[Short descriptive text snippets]

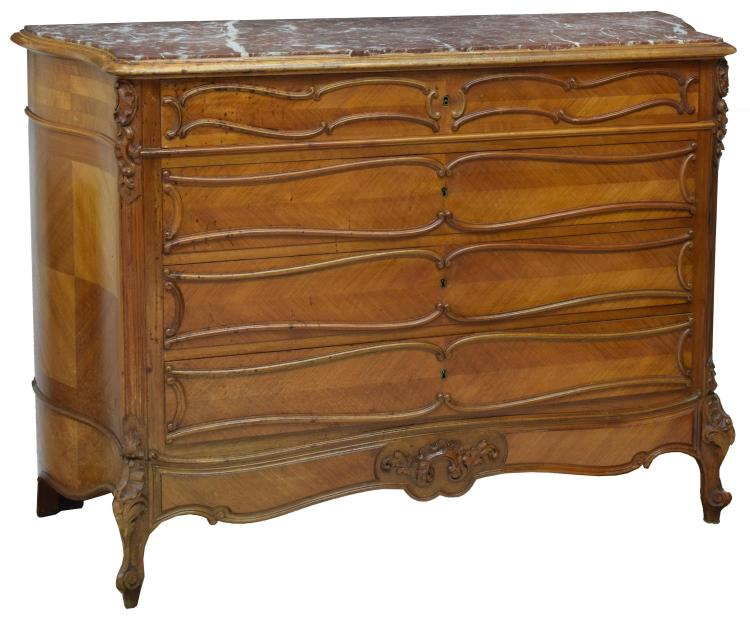 FRENCH LOUIS XV STYLE WALNUT MARBLE TOP COMMODE
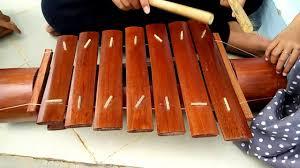 Nama-Alat-Musik-Tradisional-dari-Provinsi-Lampung-Penjelasan-dan-Keterangan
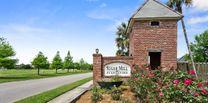 Sugar Mill Plantation by DSLD Homes - Louisiana in Baton Rouge Louisiana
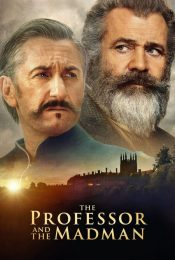دانلود فیلم The Professor And The Madman 2019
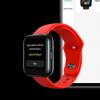 Realme Watch智能手表使用评测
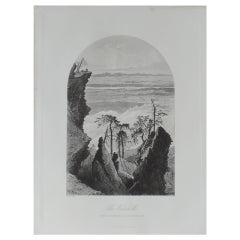 Original Antique Print of the Catskills, New York, circa 1870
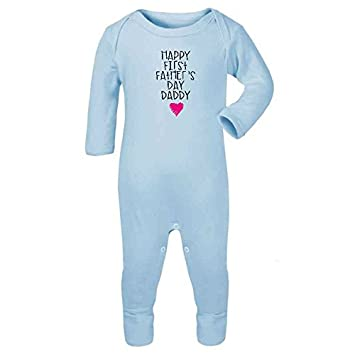 Happy First Fathers Day Daddy  Cute Newborn Baby Outfit Pink Baby One Piece
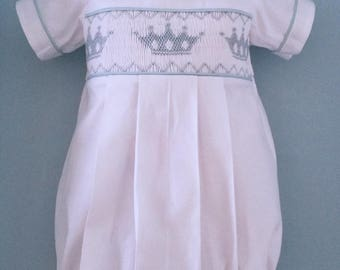 Made to Order Hand smocked Prince Bubble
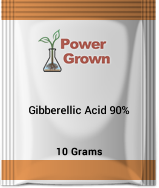Gibberellic Acid 90% 10 Gram Kit with instructions Wallace Organic Wonder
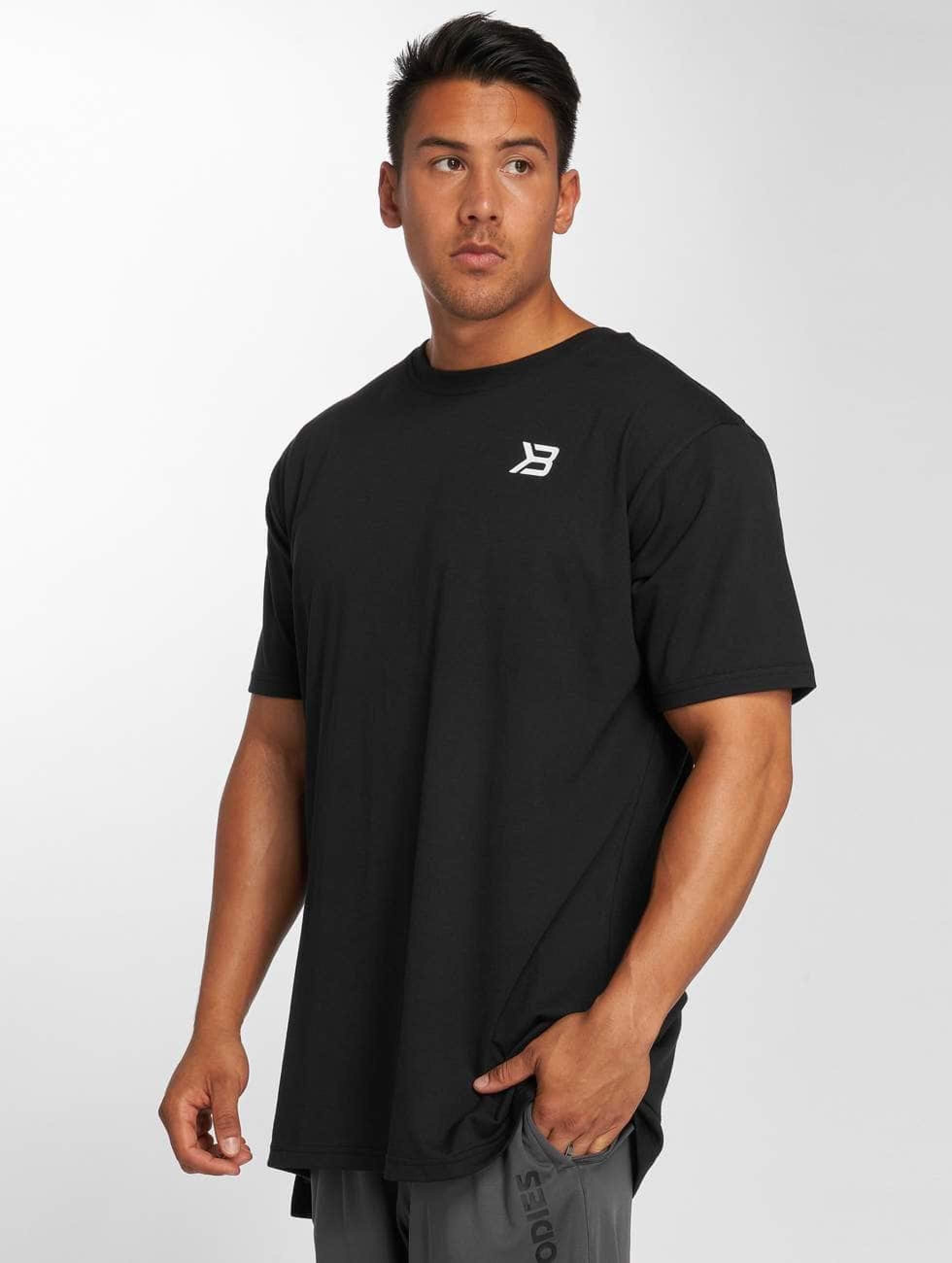 Better Bodies | Harlem Oversize noir Homme T-Shirt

> **Exercise requirements**
Exactly the lines from the one holding "Gibberellic Acid 90%" to the last line of the records above should be duplicated, with no pictures among them.

> **Answer below**
Gibberellic Acid 90% 10 Gram Kit with instructions Wallace Organic Wonder
 Better Bodies | Harlem Oversize noir Homme T-Shirt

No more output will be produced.